Un grupo de zopilotes encaramados en la cima del Cerro del Peñón escuchaba el sonido de los tambores como si estuviesen encantados; y tenían buenos motivos para estar atentos. Sabían que eran los principales convidados de aquel rito. Esperaban impacientes que de una buena vez comenzaran a sonar los atecocolliy unas trompetas hechas de caracol ahuecado, que indicaban el comienzo de la ceremonia. Ese día iban a ser sacrificados tres mancebos y un niño. Como si aquellos pájaros carroñeros supieran que eran los intermediarios entre los hombres y los dioses, esperaban el momento en que los sacerdotes les arrojaran los corazones todavía palpitantes de las víctimas. Luego de devorarlos, levantarían vuelo y, así, en sus vientres satisfechos, llevarían las ofrendas al Dios de la Guerra.
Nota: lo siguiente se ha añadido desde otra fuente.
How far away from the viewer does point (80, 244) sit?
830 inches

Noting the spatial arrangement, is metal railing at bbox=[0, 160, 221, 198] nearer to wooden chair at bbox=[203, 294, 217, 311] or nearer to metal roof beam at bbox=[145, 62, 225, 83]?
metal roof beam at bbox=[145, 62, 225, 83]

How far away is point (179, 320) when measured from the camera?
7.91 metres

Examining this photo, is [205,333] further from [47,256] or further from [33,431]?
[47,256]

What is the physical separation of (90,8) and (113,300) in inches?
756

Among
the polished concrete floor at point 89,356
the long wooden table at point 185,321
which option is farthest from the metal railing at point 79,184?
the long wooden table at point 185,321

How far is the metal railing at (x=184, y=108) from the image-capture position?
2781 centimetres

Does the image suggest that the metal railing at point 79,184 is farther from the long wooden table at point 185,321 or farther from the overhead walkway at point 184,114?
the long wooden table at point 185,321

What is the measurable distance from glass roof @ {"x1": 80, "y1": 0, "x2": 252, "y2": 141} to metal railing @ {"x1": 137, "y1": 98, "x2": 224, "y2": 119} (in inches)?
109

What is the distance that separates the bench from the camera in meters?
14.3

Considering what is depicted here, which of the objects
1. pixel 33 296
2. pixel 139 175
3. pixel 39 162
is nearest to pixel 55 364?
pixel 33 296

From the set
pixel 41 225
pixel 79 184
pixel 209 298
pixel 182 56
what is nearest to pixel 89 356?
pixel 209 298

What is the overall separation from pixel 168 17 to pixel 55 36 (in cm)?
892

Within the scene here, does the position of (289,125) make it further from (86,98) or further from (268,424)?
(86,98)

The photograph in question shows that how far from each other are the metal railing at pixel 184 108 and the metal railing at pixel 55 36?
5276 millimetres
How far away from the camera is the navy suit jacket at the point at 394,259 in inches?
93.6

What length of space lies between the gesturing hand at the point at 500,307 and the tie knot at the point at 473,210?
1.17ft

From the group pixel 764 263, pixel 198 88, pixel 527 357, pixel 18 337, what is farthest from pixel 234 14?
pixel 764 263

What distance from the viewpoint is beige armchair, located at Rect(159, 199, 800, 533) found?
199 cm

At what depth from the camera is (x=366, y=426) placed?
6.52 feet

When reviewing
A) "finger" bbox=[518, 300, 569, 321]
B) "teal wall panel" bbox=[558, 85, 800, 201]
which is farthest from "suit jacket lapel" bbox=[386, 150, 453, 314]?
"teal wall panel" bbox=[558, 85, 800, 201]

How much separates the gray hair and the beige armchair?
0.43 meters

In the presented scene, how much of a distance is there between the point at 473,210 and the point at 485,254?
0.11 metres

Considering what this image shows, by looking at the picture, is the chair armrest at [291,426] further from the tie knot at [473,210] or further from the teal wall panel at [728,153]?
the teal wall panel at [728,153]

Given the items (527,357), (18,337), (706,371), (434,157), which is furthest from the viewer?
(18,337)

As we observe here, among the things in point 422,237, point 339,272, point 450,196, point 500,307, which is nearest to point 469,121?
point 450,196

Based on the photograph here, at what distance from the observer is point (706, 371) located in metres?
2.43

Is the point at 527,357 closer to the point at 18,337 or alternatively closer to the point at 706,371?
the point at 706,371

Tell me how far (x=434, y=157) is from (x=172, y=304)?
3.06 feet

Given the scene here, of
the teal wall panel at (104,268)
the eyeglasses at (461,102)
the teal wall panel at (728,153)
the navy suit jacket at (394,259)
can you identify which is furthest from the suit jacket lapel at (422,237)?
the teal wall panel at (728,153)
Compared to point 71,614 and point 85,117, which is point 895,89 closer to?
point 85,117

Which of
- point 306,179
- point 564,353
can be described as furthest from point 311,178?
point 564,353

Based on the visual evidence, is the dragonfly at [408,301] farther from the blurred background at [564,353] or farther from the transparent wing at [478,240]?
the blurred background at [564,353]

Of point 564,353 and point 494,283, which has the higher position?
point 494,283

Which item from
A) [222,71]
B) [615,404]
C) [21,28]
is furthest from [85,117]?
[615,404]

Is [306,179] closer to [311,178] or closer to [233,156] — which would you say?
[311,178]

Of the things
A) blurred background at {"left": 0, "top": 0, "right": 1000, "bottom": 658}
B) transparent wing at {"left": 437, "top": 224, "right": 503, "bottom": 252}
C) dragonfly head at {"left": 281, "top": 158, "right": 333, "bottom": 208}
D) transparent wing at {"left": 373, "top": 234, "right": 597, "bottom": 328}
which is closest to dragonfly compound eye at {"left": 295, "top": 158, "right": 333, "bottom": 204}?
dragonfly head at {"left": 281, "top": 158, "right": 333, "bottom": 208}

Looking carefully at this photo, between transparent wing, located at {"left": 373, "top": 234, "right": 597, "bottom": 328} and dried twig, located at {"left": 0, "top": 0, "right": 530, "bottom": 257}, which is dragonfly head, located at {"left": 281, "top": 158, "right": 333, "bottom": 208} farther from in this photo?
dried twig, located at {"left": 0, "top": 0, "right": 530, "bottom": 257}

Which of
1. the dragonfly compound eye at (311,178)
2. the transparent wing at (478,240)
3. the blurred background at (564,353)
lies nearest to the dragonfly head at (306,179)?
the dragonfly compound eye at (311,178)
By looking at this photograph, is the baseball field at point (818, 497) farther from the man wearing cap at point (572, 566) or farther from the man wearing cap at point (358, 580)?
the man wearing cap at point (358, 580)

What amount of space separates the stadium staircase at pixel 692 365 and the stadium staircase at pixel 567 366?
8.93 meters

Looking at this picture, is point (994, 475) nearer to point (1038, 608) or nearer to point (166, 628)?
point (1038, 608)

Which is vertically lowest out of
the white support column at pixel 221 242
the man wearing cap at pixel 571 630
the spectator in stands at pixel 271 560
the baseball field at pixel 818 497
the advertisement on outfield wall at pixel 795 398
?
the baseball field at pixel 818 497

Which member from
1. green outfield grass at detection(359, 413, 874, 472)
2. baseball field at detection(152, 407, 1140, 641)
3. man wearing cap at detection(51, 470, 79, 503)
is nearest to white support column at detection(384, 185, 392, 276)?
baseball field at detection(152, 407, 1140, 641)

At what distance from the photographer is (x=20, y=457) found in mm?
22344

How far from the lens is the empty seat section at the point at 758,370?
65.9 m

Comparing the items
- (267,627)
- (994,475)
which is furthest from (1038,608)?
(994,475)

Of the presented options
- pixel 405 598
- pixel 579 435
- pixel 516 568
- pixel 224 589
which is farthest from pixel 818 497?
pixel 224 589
Por fin sonaron las caracolas. Sólo entonces, los zopilotes se lanzaron al vuelo desde lo alto del cerro. Para llegar hasta la ciudad, una isla dorada en medio del lago rodeado por montañas, debían surcar una enorme distancia sobre las aguas. Volaron por encima del extenso muro que protegía a la isla de los desbordes, y desde allí pudieron divisar las cumbres de las pirámides de las ciudades gemelas: Tlatelolco y, más allá, Tenochtitlan. Fatigadas pero con el ánimo renovado por la proximidad, las aves volaron por encima de la majestuosa Calzada de Tepeyac. Atravesaron los puentes levadizos que unían los monumentales edificios erigidos entre las aguas y desde allí tuvieron un panorama completo: las montañas que rodeaban al lago se veían pobres e imperfectas en comparación con la doble pirámide de Huey Teocalli, el Templo Mayor. Al pie de la Gran Pirámide bicéfala, en la explanada del centro ritual, los pájaros vieron a los sacerdotes afilando los negros cuchillos de obsidiana contra la piedra de los sacrificios. Como si los zopilotes conociesen el ceremonial, ocuparon su lugar en lo alto de la pirámide, justo por encima del tlatoani, el monarca.